# SUPPLIED TEXT

::::::

Week 02: Introduction to working with data#
Learning objectives#
In this lesson we learn how to summarize data in a DataFrame, and do basic data management tasks such as making new variables, recoding data, and dealing with missing data.
After completing this lesson, you should be able to
identify missing values in a dataset
summarize variables contained in a DataFrame
make new variables and insert them into a DataFrame
edit variables contained in a DataFrame
Throughout this notebook, we’ll use the dataset msleep from the packages
plotnine.
Preparation#
To follow along with this Lesson, please open the Colab notebook Week 02 Notes. The first code cell of this notebook calls to the remote computer, on which the notebook is running, and installs the necessary packages. For practice, you are repsonible for importing the necessary packages.

::::::

# REQUIREMENT A
In the listing below, count the lines that contain the string "resolution", matching case exactly. Reply with the number only.

::::::

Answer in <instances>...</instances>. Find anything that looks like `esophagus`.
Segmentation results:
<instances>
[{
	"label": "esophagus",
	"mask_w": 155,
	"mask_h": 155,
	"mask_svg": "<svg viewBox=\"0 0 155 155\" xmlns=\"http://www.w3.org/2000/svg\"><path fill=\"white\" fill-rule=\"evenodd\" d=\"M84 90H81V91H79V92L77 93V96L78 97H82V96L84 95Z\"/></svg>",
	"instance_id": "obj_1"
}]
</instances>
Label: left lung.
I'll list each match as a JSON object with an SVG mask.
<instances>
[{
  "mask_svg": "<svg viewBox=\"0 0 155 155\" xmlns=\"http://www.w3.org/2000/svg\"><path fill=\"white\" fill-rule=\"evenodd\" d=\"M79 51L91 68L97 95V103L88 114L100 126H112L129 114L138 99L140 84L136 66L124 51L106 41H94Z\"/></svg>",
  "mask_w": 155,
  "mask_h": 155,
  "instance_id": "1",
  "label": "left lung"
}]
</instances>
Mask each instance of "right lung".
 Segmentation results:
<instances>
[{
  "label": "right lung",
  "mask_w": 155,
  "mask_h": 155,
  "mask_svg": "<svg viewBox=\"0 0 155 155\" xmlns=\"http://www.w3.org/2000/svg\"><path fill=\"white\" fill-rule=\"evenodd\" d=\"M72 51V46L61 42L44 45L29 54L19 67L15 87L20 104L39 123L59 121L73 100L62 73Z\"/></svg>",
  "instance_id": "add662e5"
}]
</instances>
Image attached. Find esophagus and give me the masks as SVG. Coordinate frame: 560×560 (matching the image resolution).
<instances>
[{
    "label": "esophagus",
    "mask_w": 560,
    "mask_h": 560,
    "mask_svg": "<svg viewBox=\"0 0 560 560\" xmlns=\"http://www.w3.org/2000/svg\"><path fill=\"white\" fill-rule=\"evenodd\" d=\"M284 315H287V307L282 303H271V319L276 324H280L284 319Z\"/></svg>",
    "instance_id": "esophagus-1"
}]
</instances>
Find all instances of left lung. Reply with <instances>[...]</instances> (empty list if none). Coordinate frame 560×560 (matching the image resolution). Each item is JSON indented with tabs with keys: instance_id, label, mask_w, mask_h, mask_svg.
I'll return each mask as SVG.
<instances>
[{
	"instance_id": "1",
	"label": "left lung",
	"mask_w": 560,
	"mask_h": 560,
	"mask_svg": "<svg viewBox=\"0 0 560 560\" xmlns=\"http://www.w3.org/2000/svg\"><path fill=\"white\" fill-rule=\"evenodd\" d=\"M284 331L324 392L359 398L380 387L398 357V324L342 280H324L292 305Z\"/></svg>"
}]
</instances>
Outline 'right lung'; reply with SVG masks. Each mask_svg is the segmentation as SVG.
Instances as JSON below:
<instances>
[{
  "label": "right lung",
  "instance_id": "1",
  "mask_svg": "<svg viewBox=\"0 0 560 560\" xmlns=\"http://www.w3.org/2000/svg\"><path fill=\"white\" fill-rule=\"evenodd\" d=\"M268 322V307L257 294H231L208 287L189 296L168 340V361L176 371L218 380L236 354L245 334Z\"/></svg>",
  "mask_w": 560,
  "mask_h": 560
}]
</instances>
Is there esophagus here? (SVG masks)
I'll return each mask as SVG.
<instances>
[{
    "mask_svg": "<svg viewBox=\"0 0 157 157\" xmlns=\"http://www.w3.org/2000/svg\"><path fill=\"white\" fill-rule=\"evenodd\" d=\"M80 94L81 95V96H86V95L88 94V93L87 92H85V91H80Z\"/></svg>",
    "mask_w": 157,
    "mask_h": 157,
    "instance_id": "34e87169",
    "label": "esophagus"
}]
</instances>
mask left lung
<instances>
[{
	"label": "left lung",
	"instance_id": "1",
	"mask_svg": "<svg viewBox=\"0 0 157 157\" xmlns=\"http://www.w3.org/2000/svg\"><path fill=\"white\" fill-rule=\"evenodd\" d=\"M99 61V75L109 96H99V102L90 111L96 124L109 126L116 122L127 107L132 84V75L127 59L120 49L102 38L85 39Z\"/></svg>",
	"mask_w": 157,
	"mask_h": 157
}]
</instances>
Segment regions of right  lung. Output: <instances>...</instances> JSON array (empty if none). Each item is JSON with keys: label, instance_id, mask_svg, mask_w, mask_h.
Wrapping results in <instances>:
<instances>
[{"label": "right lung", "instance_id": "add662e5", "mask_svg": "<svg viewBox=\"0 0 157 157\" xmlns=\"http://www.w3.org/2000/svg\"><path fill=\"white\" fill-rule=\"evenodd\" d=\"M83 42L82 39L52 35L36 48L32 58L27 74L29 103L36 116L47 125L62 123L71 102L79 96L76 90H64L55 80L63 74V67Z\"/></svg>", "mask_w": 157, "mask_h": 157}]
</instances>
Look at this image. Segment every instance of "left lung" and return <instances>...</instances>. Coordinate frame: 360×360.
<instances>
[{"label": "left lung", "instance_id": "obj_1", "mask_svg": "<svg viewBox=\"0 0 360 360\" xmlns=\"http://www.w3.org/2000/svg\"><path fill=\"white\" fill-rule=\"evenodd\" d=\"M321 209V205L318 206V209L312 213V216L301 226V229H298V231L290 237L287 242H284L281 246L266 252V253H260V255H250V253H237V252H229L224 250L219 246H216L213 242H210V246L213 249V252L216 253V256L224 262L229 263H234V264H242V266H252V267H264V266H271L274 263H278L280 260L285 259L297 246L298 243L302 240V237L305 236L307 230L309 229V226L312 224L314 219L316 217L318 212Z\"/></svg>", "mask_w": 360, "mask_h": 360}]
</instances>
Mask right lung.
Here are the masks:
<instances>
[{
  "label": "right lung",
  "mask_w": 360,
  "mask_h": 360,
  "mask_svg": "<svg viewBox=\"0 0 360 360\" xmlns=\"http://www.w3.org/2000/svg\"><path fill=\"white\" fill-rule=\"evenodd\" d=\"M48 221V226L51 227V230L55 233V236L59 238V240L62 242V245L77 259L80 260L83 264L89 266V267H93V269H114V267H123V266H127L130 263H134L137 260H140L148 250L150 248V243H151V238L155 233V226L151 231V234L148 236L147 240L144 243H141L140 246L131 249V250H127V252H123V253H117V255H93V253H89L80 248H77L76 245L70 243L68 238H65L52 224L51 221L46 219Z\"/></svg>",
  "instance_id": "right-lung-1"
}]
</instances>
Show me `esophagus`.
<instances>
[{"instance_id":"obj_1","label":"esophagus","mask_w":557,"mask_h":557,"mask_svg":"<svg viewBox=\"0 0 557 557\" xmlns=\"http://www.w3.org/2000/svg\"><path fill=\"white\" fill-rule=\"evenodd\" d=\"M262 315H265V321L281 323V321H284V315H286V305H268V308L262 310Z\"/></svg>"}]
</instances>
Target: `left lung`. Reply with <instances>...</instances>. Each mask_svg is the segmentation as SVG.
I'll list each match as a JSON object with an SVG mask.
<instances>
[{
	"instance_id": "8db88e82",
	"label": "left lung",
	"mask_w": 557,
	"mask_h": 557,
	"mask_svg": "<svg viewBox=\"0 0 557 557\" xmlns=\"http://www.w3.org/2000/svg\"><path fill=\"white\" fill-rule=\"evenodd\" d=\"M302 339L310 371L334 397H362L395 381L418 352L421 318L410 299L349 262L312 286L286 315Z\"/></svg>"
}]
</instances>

::::::

# REQUIREMENT B
Answer these questions about the lesson text:
(i) Which dataset is used throughout the notebook?
(ii) From which package does that dataset come?
(iii) What is the name of the Colab notebook opened during preparation?

# FINISHED ANSWER A
2

# FINISHED ANSWER B
(i) msleep
(ii) plotnine
(iii) Week 02 Notes